One theme at the fair caught our eye – it has been a trend for some time….. naive art. The childlike paintings of flower pots and people are pure charm and although they look as if you and I could easily do them (and much cheaper!) they are often quite complex and with a profound message. A feast for the eyes and food for thought – and lots to hang on the walls.
Here we pick our favourites that would look particularly brilliant in a Scandi room – eyecatching colours and standout shapes and concepts to complement the minimal architecture. Above left is the beautiful Sunkissed by Samantha McCubbin at £795 and, right, Alison McWhirther’s Cerise Tulips Against Duck Egg Blue at £1,990. We love pink, such an upbeat and warm colour on a white wall – the tried and tested vase with flowers.
As below: We Laughed Until We Cried byIona Sanders (love the titles of some of the paintings) at £1,200 and (right) One For The Road by Jessica Cooper at £3,400. Never tire of the look – it’s just how its interpreted.
‘Typical’ art which people may expect to see in a Scandi home
There was so much colour and glizt, celebrity art, graffiti and sculpture that it left not much room for what might be considered Scandi style art, ie minimalist. In our view such paintings would make a room look severe, at DU we’re all for mixing it up. But here below are some of the pieces which look like ‘home’… by Claire Thorogood and Kate Felton-Hall.
Scandi vibes at the Affordable Art Fair: the Scandi Boho look
Our all time favourite – indeed, we’d like to think DU was one of the first on the scene with this look as far back as early 1990s – is the Scandi Boho look. This is where white and colour clash, minimal vs busy or where the cool north meets the hot south. The room is calm painted in shades of white while the art on the walls are busy and colourful.
And most of all – the art tells a story… While the room is neutral and brings a sense of peace, the painting on the wall tells a different sotry, most usually a personal story connected to the imagery or to the artist or where it was bought or received as a gift. Below are two paintings from a Swedish gallery, Aurelia, which fit into the Sandi Boho look perfectly, both by Sigbrit Kvarning.

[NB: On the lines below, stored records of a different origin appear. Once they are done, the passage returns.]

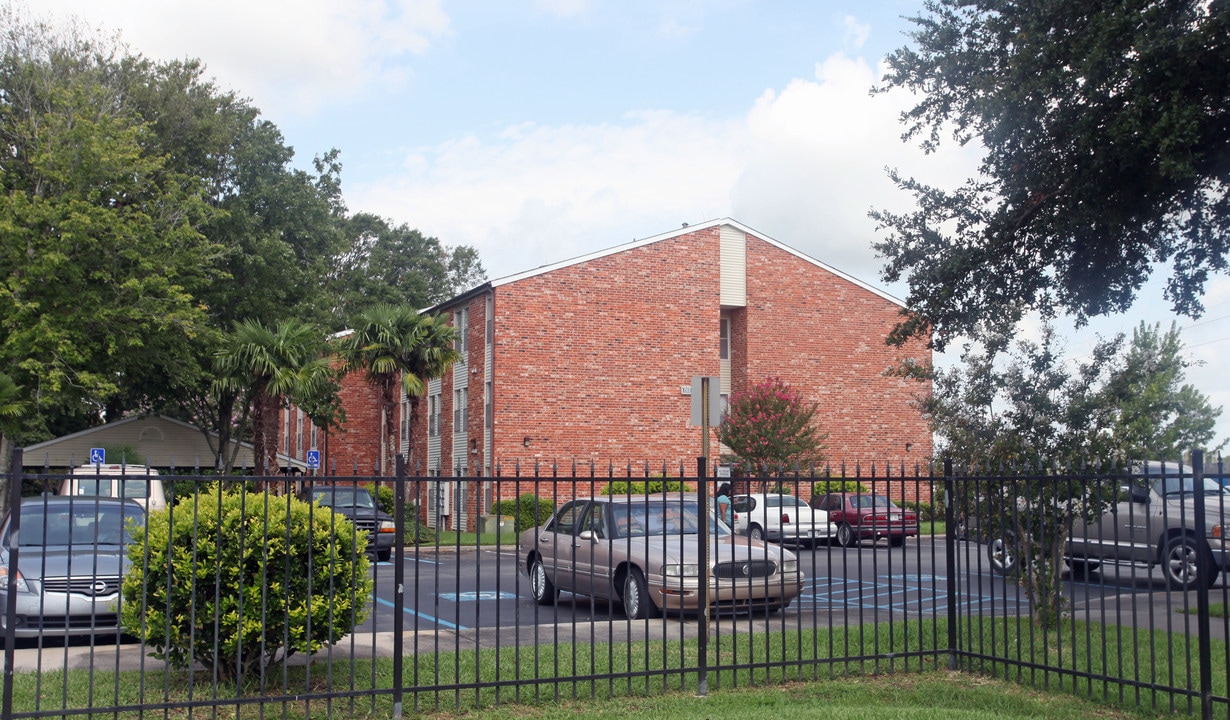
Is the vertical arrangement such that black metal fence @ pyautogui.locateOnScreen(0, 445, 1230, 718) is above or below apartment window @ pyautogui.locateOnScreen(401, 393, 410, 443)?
below

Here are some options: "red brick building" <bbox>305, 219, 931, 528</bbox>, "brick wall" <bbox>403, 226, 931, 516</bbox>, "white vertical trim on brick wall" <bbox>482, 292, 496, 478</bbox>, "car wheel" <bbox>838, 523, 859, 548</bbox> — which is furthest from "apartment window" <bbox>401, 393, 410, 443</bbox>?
"car wheel" <bbox>838, 523, 859, 548</bbox>

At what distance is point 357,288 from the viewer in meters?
55.7

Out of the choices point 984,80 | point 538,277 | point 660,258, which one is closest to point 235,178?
point 538,277

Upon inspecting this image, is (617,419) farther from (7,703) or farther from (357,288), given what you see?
(7,703)

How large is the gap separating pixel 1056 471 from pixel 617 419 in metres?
28.3

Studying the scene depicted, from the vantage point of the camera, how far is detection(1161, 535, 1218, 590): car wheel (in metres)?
6.97

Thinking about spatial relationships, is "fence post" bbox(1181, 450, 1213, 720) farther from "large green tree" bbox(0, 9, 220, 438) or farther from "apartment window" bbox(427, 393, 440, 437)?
"apartment window" bbox(427, 393, 440, 437)

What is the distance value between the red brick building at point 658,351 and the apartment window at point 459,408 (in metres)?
0.08

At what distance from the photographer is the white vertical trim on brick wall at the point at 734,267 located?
124 feet

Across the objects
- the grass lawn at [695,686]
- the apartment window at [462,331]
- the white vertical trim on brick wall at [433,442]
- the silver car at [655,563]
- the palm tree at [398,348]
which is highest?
the apartment window at [462,331]

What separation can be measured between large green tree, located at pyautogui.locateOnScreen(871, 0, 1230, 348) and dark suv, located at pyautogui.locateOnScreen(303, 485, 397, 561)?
7751mm

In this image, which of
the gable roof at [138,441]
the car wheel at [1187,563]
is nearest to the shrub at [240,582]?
the car wheel at [1187,563]

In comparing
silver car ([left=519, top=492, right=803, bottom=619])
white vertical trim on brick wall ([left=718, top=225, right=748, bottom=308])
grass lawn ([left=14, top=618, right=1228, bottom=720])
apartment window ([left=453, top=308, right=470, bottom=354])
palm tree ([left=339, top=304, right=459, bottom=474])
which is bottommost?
grass lawn ([left=14, top=618, right=1228, bottom=720])

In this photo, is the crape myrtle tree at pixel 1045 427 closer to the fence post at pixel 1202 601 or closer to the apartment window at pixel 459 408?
the fence post at pixel 1202 601
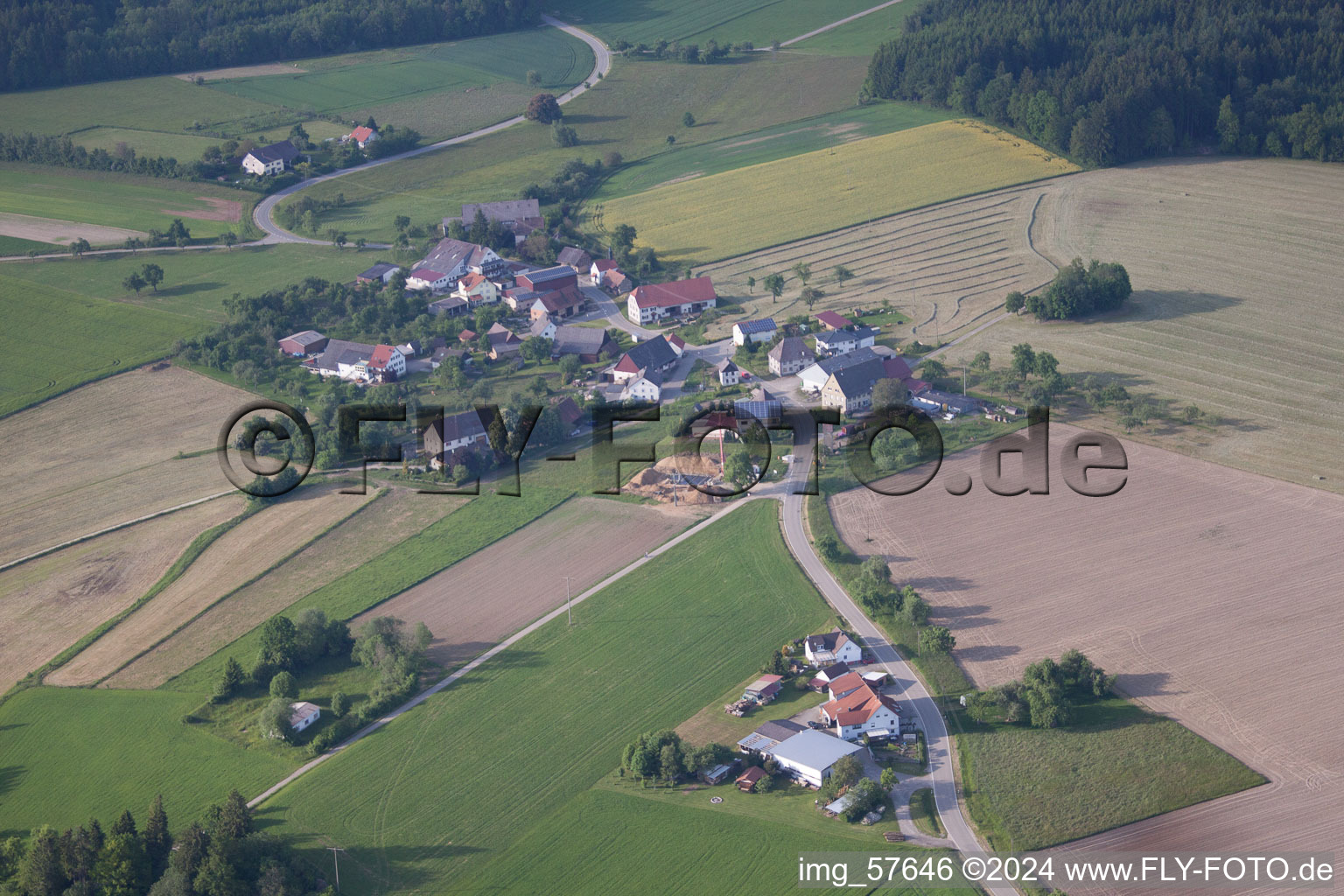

Still, below is arguably our favourite of the Affordable Art Fair 2021: Party time by Craig Mooney, £2,990. Wonderfully ironic, and yet who hasn’t ever felt like sitting down with a good book in the middle of a party. The details are blurred, but the story it tells is very clear. And it is very boho as the woman, if she really is at a garden party, is someone with her own mind and happy and easy-going enough to step aside with somethign to read.
There are many glitzy art fairs in beautiful marquees such as Masterpiece in the grounds onf the Royal Hospital in Chelsea and other sin Berkeley Square and the Duke of York’s off Sloane Square. But part of the charm of the Affordable Art Fair is the cosy environment, workshops on the premeses to help visitors work their own creative juices, and of course the affordability of the pieces for sale.
Did you miss the fair? Then click here for a chance to browse the Affordable Art Fair’s resident galleries and buy pieces from both emerging and established artists.
Accessible art in a relaxed anvironment
The fair was launched in 1999 in Battersea and has spread to other parts of London and abroad to Milan, New York and Stockholm. Will Ramsay set up the event to be a place for everybody to enjoy and buy art, not merely for those already in the art bubble and closely connected to the art network – to those who might find galleries intimidating. The fair has stayed true to Ramsay’s vision.
The charity launch of both the spring and autumn events are busy but understated with the west London crowd out in force to catch up with eachother and get a new piece for their wall or mantelpiece.